# [Problème posé 1]
Répondez aux questions suivantes sur le texte consacré à Souad Labbize :
(a) Dans quelle ville et en quelle année Souad Labbize est-elle née ?
(b) Quel prix a-t-elle reçu, et pour quel livre ?
(c) Dans la citation, que font les mains qu'elle décrit ?
# [Problème posé 2]
Reproduisez sans rien changer tout ce qui va de « Si la question » jusqu'à « de son engagement. » dans le texte consacré à Souad Labbize.

# [Document]
────────

Entretiens Poésie

Souad Labbize fait de la poésie comme si elle faisait du pain

« C’est comme si je décrivais des mains que j’aimais, épluchant une montagne de gingembre pour faire une boisson. Comment garder la chair après avoir épluché tout ça ? (…) Ces images sont dans ma tête et me disent : écris là-dessus ; et je les vois de manière poétique. »

Souad Labbize fait de la poésie comme si elle faisait du pain

D.R.

Souad Labbize est poète, romancière et traductrice, née à Alger en 1965. Elle a vécu en Algérie, en Allemagne et en Tunisie avant de s’établir en France. Autrice de plusieurs recueils de poèmes, de récits, d’un roman et d’une anthologie poétique, elle a reçu le Prix de la poésie Méditerranée 2020 pour Je franchis les barbelés (Bruno Doucey, 2019).

Si la question de la liberté des femmes est au cœur de son parcours et de ses textes, Souad Labbize cherche à conjuguer, entre intime et collectif, les trames de diverses histoires afin de mettre des mots là où règne le silence, à l’encontre de toute violence exercée par un individu ou un système, qu’il s’agisse notamment de défaillances psychoaffectives, de patriarcat, de colonialisme, ou de religion. L’échange avec elle fut généreux et multiple, à l’image de son univers. La pensée de Labbize et sa pratique de l’écriture sont empreintes de l’attention qu’elle porte au monde, de sa passion pour les arts et pour l’alchimie de la cuisine, et de la ferveur de son engagement.

────────

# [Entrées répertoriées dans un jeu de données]
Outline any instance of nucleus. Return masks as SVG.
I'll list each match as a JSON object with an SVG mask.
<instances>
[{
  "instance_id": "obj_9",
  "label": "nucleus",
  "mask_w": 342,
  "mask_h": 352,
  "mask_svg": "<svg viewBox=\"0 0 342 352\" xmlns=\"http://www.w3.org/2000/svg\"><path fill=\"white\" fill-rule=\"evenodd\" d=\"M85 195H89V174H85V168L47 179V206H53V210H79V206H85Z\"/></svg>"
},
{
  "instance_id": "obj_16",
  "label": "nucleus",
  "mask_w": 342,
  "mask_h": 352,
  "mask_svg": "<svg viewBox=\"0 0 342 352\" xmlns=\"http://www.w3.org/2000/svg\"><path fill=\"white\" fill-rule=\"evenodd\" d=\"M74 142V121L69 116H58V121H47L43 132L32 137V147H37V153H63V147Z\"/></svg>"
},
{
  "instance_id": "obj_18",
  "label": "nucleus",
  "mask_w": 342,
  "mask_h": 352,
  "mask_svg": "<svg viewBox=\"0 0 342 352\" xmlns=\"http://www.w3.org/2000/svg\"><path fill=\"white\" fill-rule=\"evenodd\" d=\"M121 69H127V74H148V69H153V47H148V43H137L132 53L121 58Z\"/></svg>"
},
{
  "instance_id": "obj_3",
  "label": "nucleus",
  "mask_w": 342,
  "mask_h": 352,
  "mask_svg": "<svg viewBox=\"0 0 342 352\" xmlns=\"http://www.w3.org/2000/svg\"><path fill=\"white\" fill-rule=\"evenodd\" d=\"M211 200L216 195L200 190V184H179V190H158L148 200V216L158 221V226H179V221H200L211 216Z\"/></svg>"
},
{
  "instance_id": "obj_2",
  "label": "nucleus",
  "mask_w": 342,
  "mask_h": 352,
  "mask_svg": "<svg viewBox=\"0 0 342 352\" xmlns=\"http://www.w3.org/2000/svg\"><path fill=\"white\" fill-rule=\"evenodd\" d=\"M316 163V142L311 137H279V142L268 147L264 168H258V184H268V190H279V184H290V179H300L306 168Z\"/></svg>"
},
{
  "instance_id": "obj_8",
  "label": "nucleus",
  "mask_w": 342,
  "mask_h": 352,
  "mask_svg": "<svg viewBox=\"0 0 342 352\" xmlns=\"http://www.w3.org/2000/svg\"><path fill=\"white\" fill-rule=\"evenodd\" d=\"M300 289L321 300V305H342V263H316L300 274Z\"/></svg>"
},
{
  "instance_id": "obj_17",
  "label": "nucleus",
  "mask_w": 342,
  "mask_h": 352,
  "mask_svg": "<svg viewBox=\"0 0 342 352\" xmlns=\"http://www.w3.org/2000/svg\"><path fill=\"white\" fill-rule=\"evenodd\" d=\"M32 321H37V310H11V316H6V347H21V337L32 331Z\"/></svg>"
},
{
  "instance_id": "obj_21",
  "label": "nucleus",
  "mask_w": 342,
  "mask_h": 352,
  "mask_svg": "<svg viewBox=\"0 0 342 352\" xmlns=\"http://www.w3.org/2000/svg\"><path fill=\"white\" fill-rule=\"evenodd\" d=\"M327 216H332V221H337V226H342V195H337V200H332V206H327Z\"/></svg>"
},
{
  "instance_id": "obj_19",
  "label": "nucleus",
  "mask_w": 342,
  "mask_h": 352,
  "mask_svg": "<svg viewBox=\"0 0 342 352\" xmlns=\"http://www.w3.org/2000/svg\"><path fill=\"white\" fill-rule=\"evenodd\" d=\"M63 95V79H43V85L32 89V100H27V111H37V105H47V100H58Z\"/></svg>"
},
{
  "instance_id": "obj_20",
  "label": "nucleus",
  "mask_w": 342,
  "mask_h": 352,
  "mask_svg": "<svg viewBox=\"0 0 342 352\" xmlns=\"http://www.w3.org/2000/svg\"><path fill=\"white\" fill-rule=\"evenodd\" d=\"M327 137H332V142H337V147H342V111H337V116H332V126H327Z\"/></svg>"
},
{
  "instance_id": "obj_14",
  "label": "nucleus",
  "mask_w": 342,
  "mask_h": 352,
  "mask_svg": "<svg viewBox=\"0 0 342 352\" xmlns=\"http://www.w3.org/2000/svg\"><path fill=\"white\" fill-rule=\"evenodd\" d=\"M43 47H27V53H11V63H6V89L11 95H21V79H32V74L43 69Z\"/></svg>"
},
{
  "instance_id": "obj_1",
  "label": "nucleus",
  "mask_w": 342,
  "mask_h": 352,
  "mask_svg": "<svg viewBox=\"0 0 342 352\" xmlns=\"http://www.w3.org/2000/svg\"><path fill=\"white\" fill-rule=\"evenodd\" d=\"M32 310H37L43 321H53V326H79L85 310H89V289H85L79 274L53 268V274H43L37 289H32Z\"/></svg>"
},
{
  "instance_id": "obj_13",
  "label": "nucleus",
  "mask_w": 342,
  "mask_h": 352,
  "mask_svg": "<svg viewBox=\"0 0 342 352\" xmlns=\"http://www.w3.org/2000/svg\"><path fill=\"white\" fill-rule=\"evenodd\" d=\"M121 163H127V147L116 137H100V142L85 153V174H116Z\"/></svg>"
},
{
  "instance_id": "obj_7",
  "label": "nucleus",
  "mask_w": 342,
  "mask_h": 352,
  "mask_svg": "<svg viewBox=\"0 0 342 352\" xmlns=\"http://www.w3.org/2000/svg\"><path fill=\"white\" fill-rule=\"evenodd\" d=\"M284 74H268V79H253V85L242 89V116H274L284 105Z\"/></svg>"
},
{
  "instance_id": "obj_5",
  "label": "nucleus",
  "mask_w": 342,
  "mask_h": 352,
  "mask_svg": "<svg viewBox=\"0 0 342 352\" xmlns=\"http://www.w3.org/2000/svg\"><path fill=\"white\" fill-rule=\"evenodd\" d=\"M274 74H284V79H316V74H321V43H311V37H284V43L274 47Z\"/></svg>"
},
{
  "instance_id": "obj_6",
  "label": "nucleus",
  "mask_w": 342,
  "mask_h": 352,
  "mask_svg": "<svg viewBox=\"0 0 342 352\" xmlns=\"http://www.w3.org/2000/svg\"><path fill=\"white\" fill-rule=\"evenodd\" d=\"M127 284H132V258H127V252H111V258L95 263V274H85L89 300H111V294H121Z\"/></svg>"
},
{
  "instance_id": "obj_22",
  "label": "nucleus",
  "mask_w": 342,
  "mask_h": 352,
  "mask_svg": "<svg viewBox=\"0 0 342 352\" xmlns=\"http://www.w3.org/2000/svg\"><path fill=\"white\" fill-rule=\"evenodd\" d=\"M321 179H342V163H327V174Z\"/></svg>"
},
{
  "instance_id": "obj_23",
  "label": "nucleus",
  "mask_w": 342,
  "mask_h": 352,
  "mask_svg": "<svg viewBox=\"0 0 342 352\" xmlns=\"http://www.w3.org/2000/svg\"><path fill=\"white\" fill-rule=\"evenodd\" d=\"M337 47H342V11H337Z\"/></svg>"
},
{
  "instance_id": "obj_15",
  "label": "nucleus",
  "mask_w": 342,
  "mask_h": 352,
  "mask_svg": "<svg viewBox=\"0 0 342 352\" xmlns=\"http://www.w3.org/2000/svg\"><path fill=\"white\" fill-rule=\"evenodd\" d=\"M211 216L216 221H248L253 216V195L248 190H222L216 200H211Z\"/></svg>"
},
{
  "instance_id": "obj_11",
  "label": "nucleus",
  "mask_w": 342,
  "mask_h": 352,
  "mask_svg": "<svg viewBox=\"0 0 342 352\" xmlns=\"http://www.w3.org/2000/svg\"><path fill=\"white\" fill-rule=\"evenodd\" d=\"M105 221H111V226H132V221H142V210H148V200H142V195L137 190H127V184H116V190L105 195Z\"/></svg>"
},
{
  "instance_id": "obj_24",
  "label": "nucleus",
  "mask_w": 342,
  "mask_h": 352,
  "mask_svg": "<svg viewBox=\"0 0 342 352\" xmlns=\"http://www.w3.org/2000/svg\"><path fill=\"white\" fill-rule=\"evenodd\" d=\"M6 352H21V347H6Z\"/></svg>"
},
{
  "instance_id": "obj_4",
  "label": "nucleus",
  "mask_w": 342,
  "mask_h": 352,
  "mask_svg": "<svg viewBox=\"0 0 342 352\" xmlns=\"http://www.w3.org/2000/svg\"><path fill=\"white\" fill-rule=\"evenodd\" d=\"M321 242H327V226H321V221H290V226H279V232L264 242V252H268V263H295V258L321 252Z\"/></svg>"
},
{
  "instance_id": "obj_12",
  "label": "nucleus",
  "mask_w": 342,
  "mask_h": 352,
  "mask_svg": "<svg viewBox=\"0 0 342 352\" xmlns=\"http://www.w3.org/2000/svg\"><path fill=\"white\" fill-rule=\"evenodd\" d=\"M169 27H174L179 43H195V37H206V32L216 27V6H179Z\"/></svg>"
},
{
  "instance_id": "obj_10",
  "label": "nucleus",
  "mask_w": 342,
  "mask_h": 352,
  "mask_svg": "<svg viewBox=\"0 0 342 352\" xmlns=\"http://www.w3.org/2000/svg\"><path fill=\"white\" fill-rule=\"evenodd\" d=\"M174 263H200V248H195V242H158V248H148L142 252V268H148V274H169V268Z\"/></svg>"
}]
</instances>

────────

# [Résultat de la tâche 1]
(a) Elle est née à Alger en 1965.
(b) Elle a reçu le Prix de la poésie Méditerranée 2020 pour Je franchis les barbelés (Bruno Doucey, 2019).
(c) Elles épluchent une montagne de gingembre pour faire une boisson.

# [Résultat de la tâche 2]
Si la question de la liberté des femmes est au cœur de son parcours et de ses textes, Souad Labbize cherche à conjuguer, entre intime et collectif, les trames de diverses histoires afin de mettre des mots là où règne le silence, à l’encontre de toute violence exercée par un individu ou un système, qu’il s’agisse notamment de défaillances psychoaffectives, de patriarcat, de colonialisme, ou de religion. L’échange avec elle fut généreux et multiple, à l’image de son univers. La pensée de Labbize et sa pratique de l’écriture sont empreintes de l’attention qu’elle porte au monde, de sa passion pour les arts et pour l’alchimie de la cuisine, et de la ferveur de son engagement.